On Thu, May 5, 2016 at 10:42 AM, Joseph L. Casale
<jcas...@activenetwerx.com> wrote:
> I have CDLL function I use to get a pointer, several other functions happily 
> accept this
> pointer which is really a long when passed to ctypes.c_void_p. However, only 
> one with
> same type def in the prototype overflows. Docs suggest c_void_p takes an int 
> but that
> is not what the first call returns, nor what all but one function happily 
> accept?

What you're describing isn't clear to me, so I'll describe the general
case of handling pointers with ctypes functions. If a function returns
a pointer, you must set the function's restype to a pointer type since
the default c_int restype truncates the upper half of a 64-bit
pointer. Generally you also have to do the same for pointer parameters
in argtypes. Otherwise integer arguments are converted to C int
values.

Note that when restype is set to c_void_p, the result gets converted
to a Python integer (or None for a NULL result).
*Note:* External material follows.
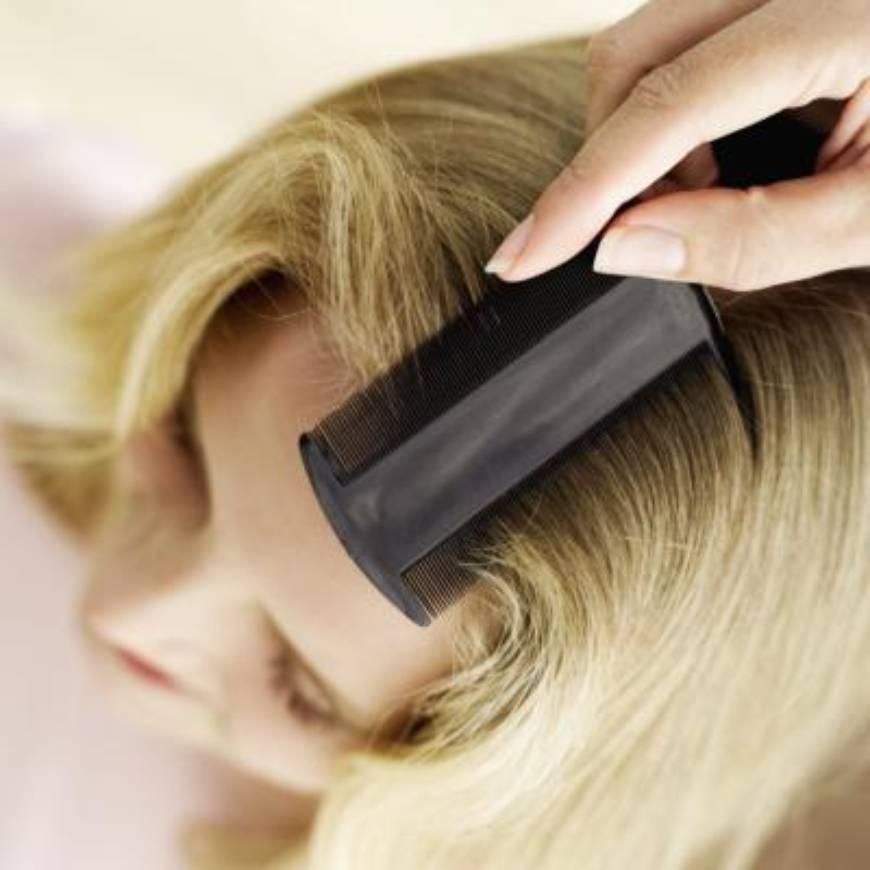 Погибают ли вши при окрашивании волос?
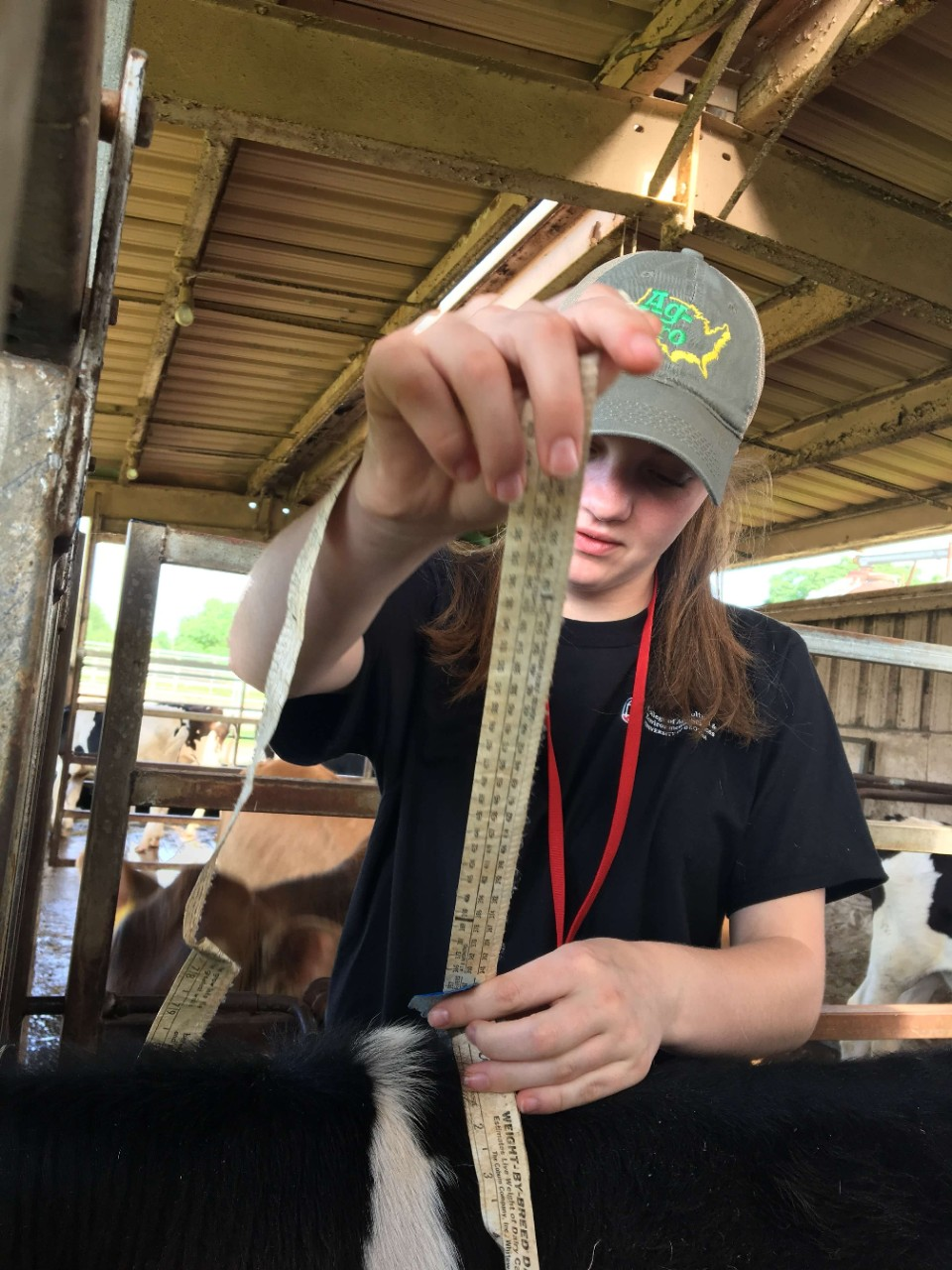 Animal Science in Action participant measuring cow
If you pass this
result back as a ctypes function argument, the function must have the
parameter set to c_void_p in argtypes. If argtypes isn't set, the
default integer conversion may truncate the pointer value. This
problem won't occur on a 32-bit platform, so there's a lot of
carelessly written ctypes code that makes this mistake.

Simple types are also automatically converted when accessed as a field
of a struct or union or as an index of an array or pointer. To avoid
this, you can use a subclass of the type, since ctypes won't
automatically convert subclasses of simple types.

I generally avoid c_void_p because its lenient from_param method
(called to convert arguments) doesn't provide much type safety. If a
bug causes an incorrect argument to be passed, I prefer getting an
immediate ctypes.ArgumentError rather than a segfault or data
corruption. For example, when a C API returns a void pointer as a
handle for an opaque structure or object, I prefer to handle it as a
pointer to an empty Structure subclass, as follows:

    class _ContosoHandle(ctypes.Structure):
        pass

    ContosoHandle = ctypes.POINTER(_ContosoHandle)

    lib.CreateContoso.restype = ContosoHandle
    lib.DestroyContoso.argtypes = (ContosoHandle,)

ctypes will raise an ArgumentError if DestroyContoso is called with
arguments such as 123456789 or "Crash Me".